=== What to produce ===
Without the pictures, copy the entries below word for word.

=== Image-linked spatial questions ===

• • • • •

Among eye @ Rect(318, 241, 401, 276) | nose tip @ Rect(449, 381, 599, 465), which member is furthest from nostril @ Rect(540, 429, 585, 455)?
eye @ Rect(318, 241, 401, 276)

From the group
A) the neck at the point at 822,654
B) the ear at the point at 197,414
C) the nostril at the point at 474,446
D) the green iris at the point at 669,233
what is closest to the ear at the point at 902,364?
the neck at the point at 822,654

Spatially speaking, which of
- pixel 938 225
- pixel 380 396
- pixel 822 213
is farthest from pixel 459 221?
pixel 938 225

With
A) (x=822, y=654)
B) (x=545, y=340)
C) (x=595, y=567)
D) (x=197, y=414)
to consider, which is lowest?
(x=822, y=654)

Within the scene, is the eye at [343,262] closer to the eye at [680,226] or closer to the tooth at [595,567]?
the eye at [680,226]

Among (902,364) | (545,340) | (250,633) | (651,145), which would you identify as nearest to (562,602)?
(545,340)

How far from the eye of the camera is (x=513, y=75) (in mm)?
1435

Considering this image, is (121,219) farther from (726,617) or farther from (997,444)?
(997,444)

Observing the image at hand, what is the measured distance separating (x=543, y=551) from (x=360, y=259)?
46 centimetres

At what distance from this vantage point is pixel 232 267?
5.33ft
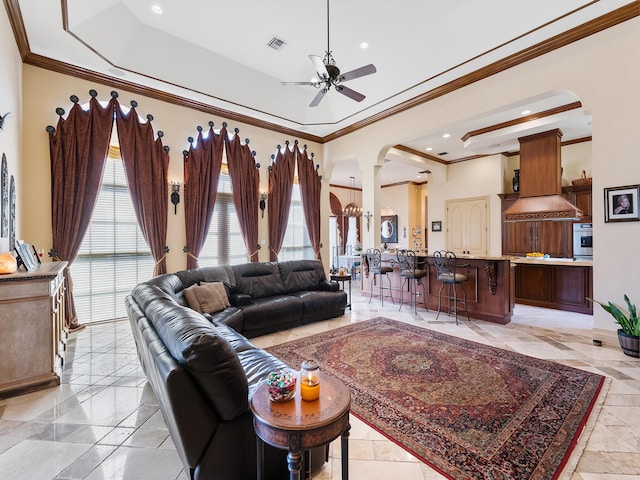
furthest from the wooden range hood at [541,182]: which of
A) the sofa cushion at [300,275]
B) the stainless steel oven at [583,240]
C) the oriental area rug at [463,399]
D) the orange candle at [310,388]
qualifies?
the orange candle at [310,388]

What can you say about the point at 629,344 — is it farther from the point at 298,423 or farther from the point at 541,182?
the point at 298,423

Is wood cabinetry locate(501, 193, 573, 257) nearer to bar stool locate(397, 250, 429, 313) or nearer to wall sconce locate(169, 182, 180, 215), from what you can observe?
bar stool locate(397, 250, 429, 313)

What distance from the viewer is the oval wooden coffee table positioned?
4.07 feet

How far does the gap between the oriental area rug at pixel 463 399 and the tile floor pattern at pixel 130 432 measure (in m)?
0.13

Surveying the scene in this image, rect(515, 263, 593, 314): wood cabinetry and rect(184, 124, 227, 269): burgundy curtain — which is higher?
rect(184, 124, 227, 269): burgundy curtain

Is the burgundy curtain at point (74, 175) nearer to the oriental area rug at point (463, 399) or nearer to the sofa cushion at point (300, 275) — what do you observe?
the sofa cushion at point (300, 275)

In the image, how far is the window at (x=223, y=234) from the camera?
5.79 m

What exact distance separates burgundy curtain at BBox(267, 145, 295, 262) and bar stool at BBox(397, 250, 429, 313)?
2565mm

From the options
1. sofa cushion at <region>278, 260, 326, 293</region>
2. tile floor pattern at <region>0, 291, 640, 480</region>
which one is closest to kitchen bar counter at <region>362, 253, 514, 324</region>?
tile floor pattern at <region>0, 291, 640, 480</region>

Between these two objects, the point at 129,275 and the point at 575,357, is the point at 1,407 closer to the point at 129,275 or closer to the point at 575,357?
the point at 129,275

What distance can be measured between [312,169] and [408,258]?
317cm

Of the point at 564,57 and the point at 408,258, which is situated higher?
the point at 564,57

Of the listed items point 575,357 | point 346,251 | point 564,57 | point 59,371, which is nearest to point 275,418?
point 59,371

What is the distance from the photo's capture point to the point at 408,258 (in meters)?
5.72
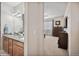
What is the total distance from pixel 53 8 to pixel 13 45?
0.70 m

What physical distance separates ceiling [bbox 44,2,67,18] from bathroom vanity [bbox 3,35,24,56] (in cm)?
47

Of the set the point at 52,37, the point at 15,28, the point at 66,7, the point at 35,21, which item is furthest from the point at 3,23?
the point at 66,7

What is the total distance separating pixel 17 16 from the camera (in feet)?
3.55

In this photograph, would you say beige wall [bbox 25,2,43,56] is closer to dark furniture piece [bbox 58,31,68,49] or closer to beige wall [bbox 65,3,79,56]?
dark furniture piece [bbox 58,31,68,49]

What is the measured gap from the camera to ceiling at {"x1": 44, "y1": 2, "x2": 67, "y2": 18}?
106 cm

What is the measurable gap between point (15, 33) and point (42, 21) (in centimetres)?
38

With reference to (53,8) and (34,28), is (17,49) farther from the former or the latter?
(53,8)

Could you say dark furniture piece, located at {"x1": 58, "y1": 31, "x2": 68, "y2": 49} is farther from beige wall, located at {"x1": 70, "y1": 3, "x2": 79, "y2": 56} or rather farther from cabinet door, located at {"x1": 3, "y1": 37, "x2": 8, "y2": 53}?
cabinet door, located at {"x1": 3, "y1": 37, "x2": 8, "y2": 53}

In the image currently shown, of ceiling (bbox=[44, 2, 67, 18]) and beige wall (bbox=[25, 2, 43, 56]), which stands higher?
ceiling (bbox=[44, 2, 67, 18])

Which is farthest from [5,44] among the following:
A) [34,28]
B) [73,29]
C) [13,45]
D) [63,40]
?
[73,29]

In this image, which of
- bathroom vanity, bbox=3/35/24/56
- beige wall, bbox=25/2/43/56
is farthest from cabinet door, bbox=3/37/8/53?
beige wall, bbox=25/2/43/56

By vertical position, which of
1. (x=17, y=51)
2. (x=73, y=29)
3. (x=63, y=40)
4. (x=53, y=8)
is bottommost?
(x=17, y=51)

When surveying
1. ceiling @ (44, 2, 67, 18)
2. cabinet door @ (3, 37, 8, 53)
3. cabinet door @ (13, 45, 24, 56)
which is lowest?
cabinet door @ (13, 45, 24, 56)

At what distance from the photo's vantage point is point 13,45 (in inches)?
43.2
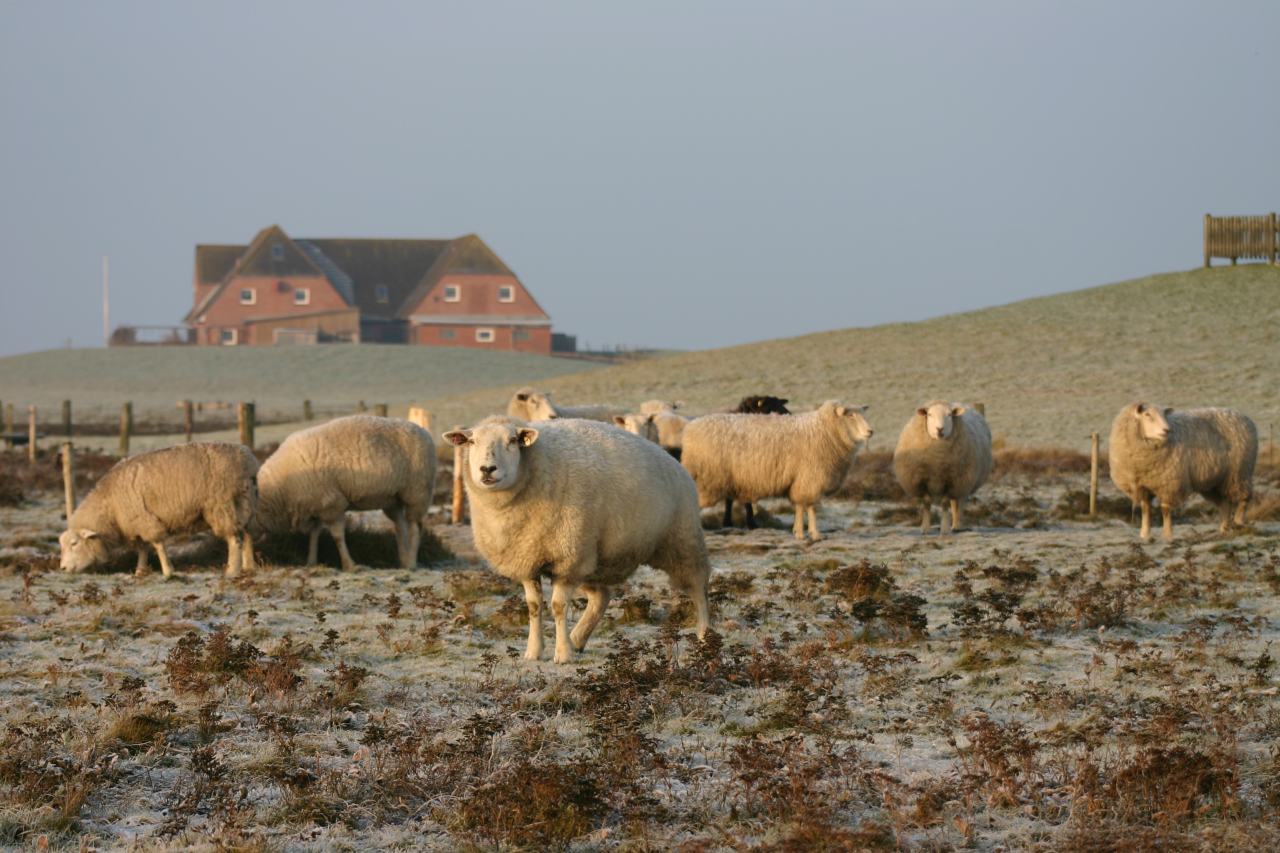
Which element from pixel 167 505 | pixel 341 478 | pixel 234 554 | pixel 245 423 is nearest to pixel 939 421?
pixel 341 478

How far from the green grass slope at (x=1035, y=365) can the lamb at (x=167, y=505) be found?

• • • • •

=== Reply to the exercise ===
Among eye @ Rect(318, 241, 401, 276) | nose tip @ Rect(449, 381, 599, 465), which member is furthest from nostril @ Rect(540, 429, 585, 455)?
eye @ Rect(318, 241, 401, 276)

From the group
A) the neck at the point at 822,654
B) the ear at the point at 197,414
C) the nostril at the point at 474,446
D) the green iris at the point at 669,233
what is closest to the ear at the point at 902,364?
the neck at the point at 822,654

Spatially speaking, which of
- pixel 938 225
- pixel 380 396
- pixel 822 213
is farthest from pixel 459 221?
pixel 938 225

With
A) (x=822, y=654)
B) (x=545, y=340)
C) (x=595, y=567)
D) (x=197, y=414)
to consider, which is lowest?
(x=822, y=654)

Within the scene, is the eye at [343,262] closer to the eye at [680,226] or closer to the tooth at [595,567]?
the eye at [680,226]

Among (902,364) | (545,340) | (250,633) | (651,145), which would you identify as nearest to (562,602)?
(545,340)

How far from the eye of the camera is (x=513, y=75) (in mm)?
1435

Considering this image, is (121,219) farther from (726,617) or farther from (997,444)?
(997,444)

Observing the image at hand, what is the measured distance separating (x=543, y=551) from (x=360, y=259)?
46 centimetres

At what distance from this vantage point is pixel 232 267?
5.33ft
furthest from the wooden range hood at [541,182]: which of
A) the sofa cushion at [300,275]
B) the stainless steel oven at [583,240]
C) the oriental area rug at [463,399]
D) the orange candle at [310,388]
qualifies?
the orange candle at [310,388]

What can you say about the point at 629,344 — is it farther from the point at 298,423 or farther from the point at 541,182?
the point at 298,423

Is wood cabinetry locate(501, 193, 573, 257) nearer to bar stool locate(397, 250, 429, 313) or nearer to wall sconce locate(169, 182, 180, 215), from what you can observe?
bar stool locate(397, 250, 429, 313)

What distance from the viewer is the oval wooden coffee table positioned?
4.07 feet

How far does the gap between the oriental area rug at pixel 463 399 and the tile floor pattern at pixel 130 432 measure (in m)?
0.13

Surveying the scene in this image, rect(515, 263, 593, 314): wood cabinetry and rect(184, 124, 227, 269): burgundy curtain — which is higher?
rect(184, 124, 227, 269): burgundy curtain

Is the burgundy curtain at point (74, 175) nearer to the oriental area rug at point (463, 399) or nearer to the sofa cushion at point (300, 275) — what do you observe?
the sofa cushion at point (300, 275)

In the image, how far is the window at (x=223, y=234) from the camera?
5.79 m

What exact distance separates burgundy curtain at BBox(267, 145, 295, 262) and bar stool at BBox(397, 250, 429, 313)?
2565mm

From the options
1. sofa cushion at <region>278, 260, 326, 293</region>
2. tile floor pattern at <region>0, 291, 640, 480</region>
which one is closest to kitchen bar counter at <region>362, 253, 514, 324</region>?
tile floor pattern at <region>0, 291, 640, 480</region>

Between these two objects, the point at 129,275 and the point at 575,357, is the point at 1,407 closer to the point at 129,275 or closer to the point at 575,357?
the point at 129,275

What distance can be measured between [312,169] and [408,258]?
317cm

Of the point at 564,57 and the point at 408,258, which is situated higher?
the point at 564,57

Of the listed items point 575,357 | point 346,251 | point 564,57 | point 59,371, which is nearest to point 275,418?
point 59,371

What is the distance from the photo's capture point to the point at 408,258 (in meters)?
5.72
What is the total distance from pixel 53 8 to pixel 13 45?
0.70 m

What physical distance separates ceiling [bbox 44,2,67,18] from bathroom vanity [bbox 3,35,24,56] (in cm)?
47

Of the set the point at 52,37, the point at 15,28, the point at 66,7, the point at 35,21, which item is furthest from the point at 3,23?
the point at 66,7

What is the total distance separating pixel 17 16 from the camera (in feet)?
3.55

In this photograph, would you say beige wall [bbox 25,2,43,56] is closer to dark furniture piece [bbox 58,31,68,49] or closer to beige wall [bbox 65,3,79,56]?
dark furniture piece [bbox 58,31,68,49]

What is the measured gap from the camera to ceiling at {"x1": 44, "y1": 2, "x2": 67, "y2": 18}?
106 cm

What is the measurable gap between point (15, 33) and point (42, 21) (in centimetres)?
38

With reference to (53,8) and (34,28), is (17,49) farther from the former or the latter?
(53,8)

Could you say dark furniture piece, located at {"x1": 58, "y1": 31, "x2": 68, "y2": 49} is farther from beige wall, located at {"x1": 70, "y1": 3, "x2": 79, "y2": 56} or rather farther from cabinet door, located at {"x1": 3, "y1": 37, "x2": 8, "y2": 53}?
cabinet door, located at {"x1": 3, "y1": 37, "x2": 8, "y2": 53}

In the image currently shown, of ceiling (bbox=[44, 2, 67, 18]) and beige wall (bbox=[25, 2, 43, 56]), which stands higher?
ceiling (bbox=[44, 2, 67, 18])

Which is farthest from [5,44] among the following:
A) [34,28]
B) [73,29]
C) [13,45]
D) [63,40]
?
[73,29]

In this image, which of
- bathroom vanity, bbox=3/35/24/56
- beige wall, bbox=25/2/43/56
is farthest from cabinet door, bbox=3/37/8/53?
beige wall, bbox=25/2/43/56

By vertical position, which of
1. (x=17, y=51)
2. (x=73, y=29)
3. (x=63, y=40)
4. (x=53, y=8)
is bottommost?
(x=17, y=51)

When surveying
1. ceiling @ (44, 2, 67, 18)
2. cabinet door @ (3, 37, 8, 53)
3. cabinet door @ (13, 45, 24, 56)
which is lowest?
cabinet door @ (13, 45, 24, 56)

At what distance from the photo's vantage point is point 13,45 (in inches)?
43.2
Which element from pixel 167 505 | pixel 341 478 | pixel 234 554 | pixel 245 423 is nearest to pixel 939 421?
pixel 341 478

How far from the green grass slope at (x=1035, y=365) can the lamb at (x=167, y=505) be found?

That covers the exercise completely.